What this task involves: Every record below should be printed again exactly, with its pictures removed.

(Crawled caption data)
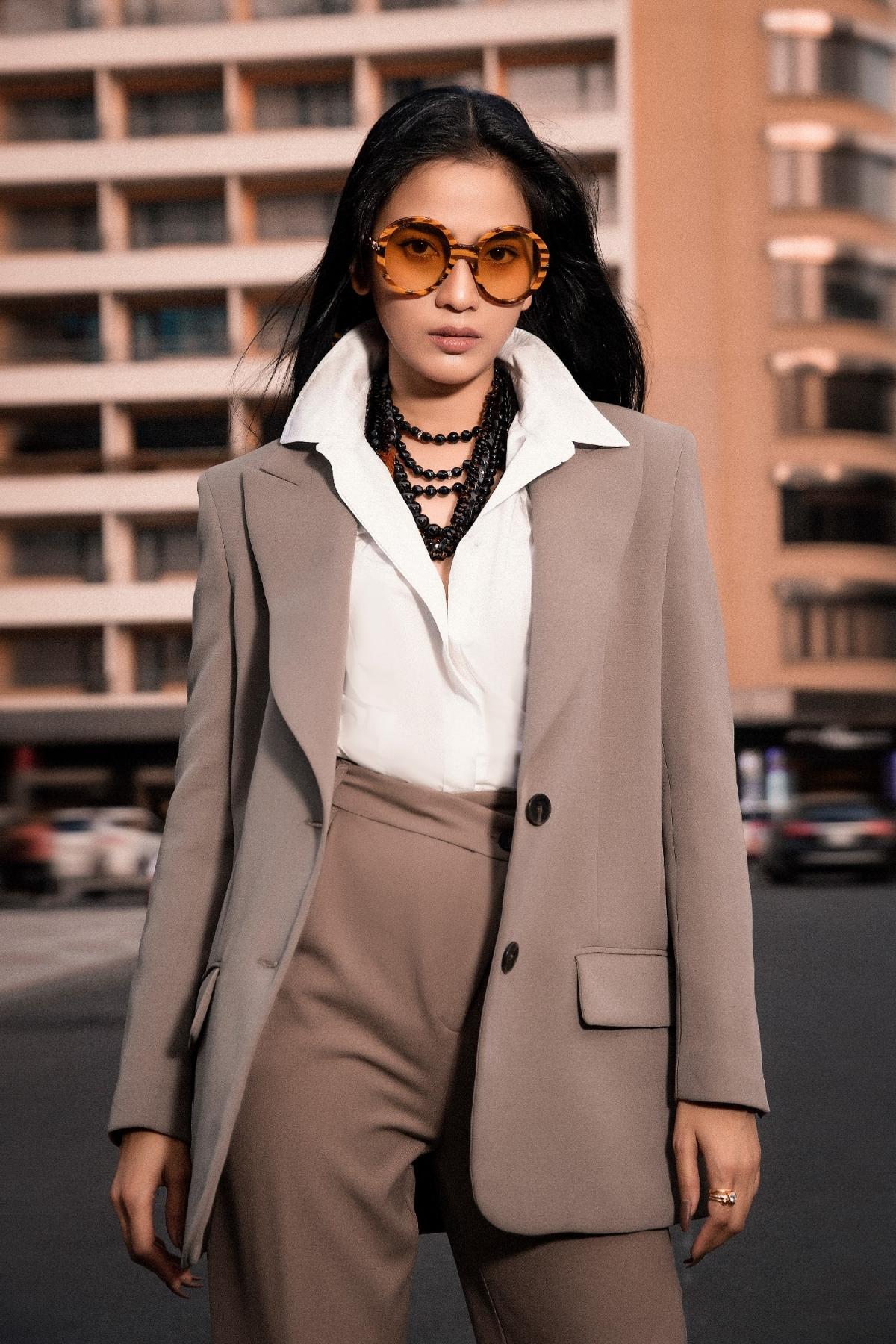 Cô tự trang điểm nhẹ, phù hợp với phong cách thời trang đường phố mà cô ưu thích.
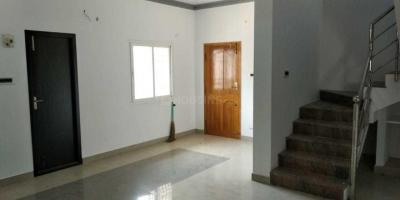 Gallery Cover Image of 750 Sq.ft 2 BHK Independent House for rent in Kolathur for 15000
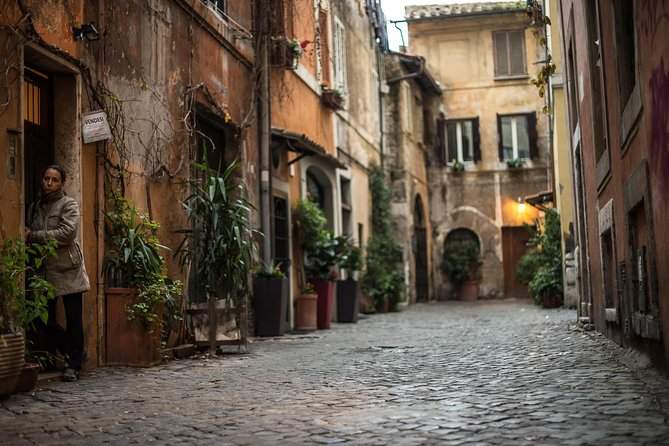 Trastevere: A Self-guided Audio Tour of Rome's Medieval Village by VoiceMap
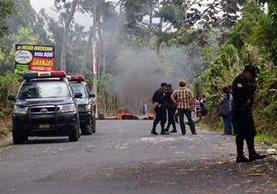 El ingreso a San Marcos Palajunoj fue bloqueado por los pobladores. (Foto Prensa Libre: Rolando Miranda)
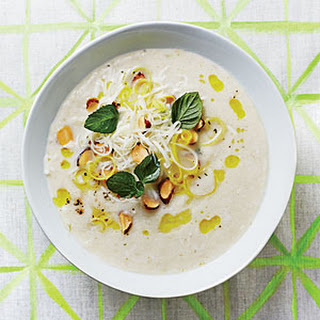 Fennel Soup with Almond-Mint Topping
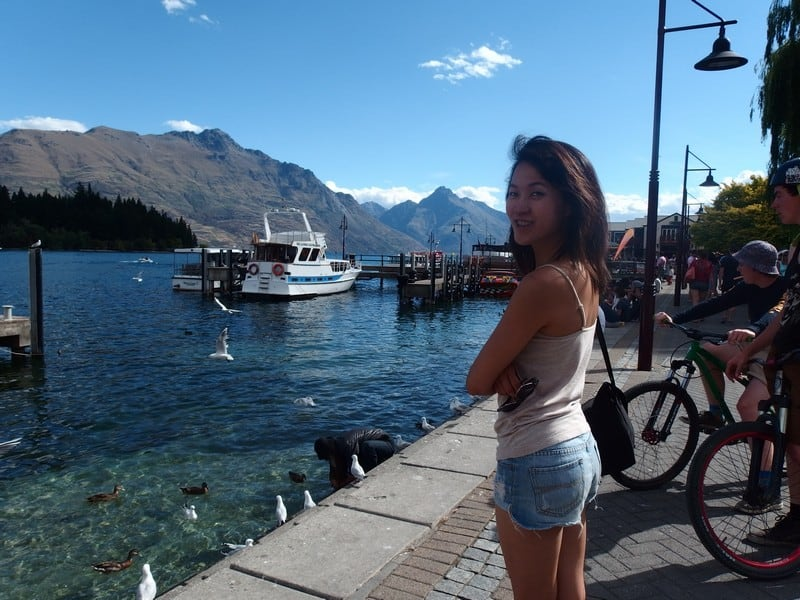 Travel destinations with the freshest air - Enjoy the breeze by the harbour even in the city of Queenstown, New Zealand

Exercise solution:
 Cô tự trang điểm nhẹ, phù hợp với phong cách thời trang đường phố mà cô ưu thích.
 Gallery Cover Image of 750 Sq.ft 2 BHK Independent House for rent in Kolathur for 15000
 Trastevere: A Self-guided Audio Tour of Rome's Medieval Village by VoiceMap
 El ingreso a San Marcos Palajunoj fue bloqueado por los pobladores. (Foto Prensa Libre: Rolando Miranda)
 Fennel Soup with Almond-Mint Topping
 Travel destinations with the freshest air - Enjoy the breeze by the harbour even in the city of Queenstown, New Zealand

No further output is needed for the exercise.